*Data excerpts*.
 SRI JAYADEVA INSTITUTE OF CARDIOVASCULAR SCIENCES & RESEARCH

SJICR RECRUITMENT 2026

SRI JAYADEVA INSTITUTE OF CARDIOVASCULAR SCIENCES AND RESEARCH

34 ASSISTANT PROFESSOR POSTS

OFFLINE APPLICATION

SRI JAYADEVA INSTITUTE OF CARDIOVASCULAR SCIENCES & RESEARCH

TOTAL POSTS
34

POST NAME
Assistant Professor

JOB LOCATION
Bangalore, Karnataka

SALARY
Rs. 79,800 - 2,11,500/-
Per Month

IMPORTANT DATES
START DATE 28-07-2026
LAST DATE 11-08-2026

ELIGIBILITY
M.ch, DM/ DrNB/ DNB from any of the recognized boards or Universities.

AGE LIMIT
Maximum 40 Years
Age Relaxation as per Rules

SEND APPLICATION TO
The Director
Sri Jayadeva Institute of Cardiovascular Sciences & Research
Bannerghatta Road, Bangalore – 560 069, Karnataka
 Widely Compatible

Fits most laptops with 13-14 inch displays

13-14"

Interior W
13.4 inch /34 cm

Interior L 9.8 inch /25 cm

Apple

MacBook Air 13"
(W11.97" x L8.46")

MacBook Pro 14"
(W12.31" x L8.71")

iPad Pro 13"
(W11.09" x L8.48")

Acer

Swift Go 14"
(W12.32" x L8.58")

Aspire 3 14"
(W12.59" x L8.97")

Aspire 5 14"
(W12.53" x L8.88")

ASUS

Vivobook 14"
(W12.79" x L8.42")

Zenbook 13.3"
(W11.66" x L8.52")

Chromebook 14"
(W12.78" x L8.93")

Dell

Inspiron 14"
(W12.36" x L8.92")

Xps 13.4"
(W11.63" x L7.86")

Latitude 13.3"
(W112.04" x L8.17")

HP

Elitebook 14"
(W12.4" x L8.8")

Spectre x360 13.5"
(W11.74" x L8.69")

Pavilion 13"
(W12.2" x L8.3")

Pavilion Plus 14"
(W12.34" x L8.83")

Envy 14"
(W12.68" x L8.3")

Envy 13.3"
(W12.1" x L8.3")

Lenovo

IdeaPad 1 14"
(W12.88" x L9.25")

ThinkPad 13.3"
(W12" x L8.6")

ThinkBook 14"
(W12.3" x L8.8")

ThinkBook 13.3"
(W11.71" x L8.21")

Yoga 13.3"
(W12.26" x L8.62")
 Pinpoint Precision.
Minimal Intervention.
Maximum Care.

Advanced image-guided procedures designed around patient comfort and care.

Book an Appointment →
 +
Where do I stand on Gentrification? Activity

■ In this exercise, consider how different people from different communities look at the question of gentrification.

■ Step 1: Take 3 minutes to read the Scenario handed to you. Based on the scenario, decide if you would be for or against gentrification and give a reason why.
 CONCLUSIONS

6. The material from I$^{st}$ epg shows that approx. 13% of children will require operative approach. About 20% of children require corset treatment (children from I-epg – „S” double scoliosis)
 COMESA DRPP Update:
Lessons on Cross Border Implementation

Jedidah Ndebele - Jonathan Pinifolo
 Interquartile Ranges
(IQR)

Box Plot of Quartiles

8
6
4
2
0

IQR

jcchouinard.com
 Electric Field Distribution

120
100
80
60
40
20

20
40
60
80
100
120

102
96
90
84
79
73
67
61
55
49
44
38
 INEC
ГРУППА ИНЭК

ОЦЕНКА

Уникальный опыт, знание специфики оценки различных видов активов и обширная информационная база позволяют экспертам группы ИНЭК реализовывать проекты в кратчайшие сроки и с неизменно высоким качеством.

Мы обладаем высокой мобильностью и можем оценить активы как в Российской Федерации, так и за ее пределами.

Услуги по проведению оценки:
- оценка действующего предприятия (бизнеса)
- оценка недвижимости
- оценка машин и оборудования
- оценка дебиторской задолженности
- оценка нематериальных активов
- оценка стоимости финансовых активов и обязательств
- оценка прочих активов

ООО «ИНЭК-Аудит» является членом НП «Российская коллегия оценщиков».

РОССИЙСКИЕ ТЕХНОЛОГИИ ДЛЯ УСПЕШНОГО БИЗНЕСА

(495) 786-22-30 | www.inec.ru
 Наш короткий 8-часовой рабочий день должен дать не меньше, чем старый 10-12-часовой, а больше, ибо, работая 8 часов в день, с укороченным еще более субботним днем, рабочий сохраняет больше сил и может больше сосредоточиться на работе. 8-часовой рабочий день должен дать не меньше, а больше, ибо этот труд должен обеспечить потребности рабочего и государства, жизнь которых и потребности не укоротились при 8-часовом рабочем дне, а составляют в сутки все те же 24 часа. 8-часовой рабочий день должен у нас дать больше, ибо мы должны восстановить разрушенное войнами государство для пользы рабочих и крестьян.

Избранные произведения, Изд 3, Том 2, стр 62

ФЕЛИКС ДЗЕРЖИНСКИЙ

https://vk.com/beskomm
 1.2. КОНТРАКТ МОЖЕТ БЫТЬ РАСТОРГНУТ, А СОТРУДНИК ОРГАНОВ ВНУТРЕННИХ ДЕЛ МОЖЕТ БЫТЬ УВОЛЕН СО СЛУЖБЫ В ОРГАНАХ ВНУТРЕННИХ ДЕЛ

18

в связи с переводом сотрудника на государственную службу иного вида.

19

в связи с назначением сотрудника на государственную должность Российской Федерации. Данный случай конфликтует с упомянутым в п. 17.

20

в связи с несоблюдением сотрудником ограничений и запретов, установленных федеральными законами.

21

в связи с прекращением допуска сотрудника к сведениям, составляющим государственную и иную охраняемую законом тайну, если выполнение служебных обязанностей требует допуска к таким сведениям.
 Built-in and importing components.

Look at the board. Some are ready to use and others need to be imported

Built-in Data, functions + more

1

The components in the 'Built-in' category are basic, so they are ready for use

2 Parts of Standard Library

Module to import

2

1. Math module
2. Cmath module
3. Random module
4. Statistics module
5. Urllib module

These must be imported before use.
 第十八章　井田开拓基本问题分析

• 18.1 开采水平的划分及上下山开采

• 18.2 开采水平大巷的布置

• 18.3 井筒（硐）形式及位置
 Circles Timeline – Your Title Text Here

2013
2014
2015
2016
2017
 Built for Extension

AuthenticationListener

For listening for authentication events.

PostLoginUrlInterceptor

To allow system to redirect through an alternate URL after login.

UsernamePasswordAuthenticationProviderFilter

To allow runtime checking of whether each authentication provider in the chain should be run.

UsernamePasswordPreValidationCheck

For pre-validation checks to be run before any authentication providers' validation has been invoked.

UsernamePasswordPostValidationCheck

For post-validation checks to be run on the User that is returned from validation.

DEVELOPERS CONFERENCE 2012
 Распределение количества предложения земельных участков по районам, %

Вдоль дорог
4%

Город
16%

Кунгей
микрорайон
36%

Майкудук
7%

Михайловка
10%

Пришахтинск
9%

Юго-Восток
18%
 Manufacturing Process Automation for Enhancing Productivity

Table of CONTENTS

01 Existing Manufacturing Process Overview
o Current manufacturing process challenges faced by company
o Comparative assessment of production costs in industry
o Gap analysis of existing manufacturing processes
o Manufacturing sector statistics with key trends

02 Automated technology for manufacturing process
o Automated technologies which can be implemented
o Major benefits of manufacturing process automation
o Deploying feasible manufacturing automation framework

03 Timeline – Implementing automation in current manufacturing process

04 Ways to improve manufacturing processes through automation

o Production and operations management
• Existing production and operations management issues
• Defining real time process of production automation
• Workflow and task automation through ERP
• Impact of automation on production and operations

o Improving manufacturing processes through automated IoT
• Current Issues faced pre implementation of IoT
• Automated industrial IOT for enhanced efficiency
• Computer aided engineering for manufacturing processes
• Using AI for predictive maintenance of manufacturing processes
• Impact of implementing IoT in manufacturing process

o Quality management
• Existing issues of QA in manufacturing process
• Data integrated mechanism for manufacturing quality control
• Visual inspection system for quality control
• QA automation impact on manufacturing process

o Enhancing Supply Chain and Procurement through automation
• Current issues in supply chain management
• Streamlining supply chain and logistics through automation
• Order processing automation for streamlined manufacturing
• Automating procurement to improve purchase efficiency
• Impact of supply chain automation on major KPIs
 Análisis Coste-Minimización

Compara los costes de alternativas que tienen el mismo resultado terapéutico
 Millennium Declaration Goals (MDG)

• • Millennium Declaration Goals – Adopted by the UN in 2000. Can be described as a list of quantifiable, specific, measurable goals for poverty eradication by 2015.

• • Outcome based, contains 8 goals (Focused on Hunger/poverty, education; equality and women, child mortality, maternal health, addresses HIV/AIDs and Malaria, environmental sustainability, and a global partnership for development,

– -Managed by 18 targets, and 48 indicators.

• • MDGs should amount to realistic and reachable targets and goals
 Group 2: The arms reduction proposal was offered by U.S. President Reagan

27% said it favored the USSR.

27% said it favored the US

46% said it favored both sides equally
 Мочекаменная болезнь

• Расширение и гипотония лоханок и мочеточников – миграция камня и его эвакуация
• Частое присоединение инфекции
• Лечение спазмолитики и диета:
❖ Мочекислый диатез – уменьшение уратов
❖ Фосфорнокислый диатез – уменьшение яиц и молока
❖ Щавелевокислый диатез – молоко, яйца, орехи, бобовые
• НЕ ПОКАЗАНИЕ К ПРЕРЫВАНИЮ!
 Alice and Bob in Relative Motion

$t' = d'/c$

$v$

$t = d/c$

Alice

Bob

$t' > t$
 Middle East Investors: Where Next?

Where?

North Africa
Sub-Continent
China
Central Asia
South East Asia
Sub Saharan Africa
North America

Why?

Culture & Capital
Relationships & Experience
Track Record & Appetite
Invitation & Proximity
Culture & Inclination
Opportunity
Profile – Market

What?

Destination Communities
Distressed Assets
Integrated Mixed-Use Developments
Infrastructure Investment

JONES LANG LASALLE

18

*Requirement*.
Taking the records above, retype every line from the one with "Look at the board." down to the one with "o Comparative assessment", exactly and with nothing else.

*Written answer*.
Look at the board. Some are ready to use and others need to be imported

Built-in Data, functions + more

1

The components in the 'Built-in' category are basic, so they are ready for use

2 Parts of Standard Library

Module to import

2

1. Math module
2. Cmath module
3. Random module
4. Statistics module
5. Urllib module

These must be imported before use.
 第十八章　井田开拓基本问题分析

• 18.1 开采水平的划分及上下山开采

• 18.2 开采水平大巷的布置

• 18.3 井筒（硐）形式及位置
 Circles Timeline – Your Title Text Here

2013
2014
2015
2016
2017
 Built for Extension

AuthenticationListener

For listening for authentication events.

PostLoginUrlInterceptor

To allow system to redirect through an alternate URL after login.

UsernamePasswordAuthenticationProviderFilter

To allow runtime checking of whether each authentication provider in the chain should be run.

UsernamePasswordPreValidationCheck

For pre-validation checks to be run before any authentication providers' validation has been invoked.

UsernamePasswordPostValidationCheck

For post-validation checks to be run on the User that is returned from validation.

DEVELOPERS CONFERENCE 2012
 Распределение количества предложения земельных участков по районам, %

Вдоль дорог
4%

Город
16%

Кунгей
микрорайон
36%

Майкудук
7%

Михайловка
10%

Пришахтинск
9%

Юго-Восток
18%
 Manufacturing Process Automation for Enhancing Productivity

Table of CONTENTS

01 Existing Manufacturing Process Overview
o Current manufacturing process challenges faced by company
o Comparative assessment of production costs in industry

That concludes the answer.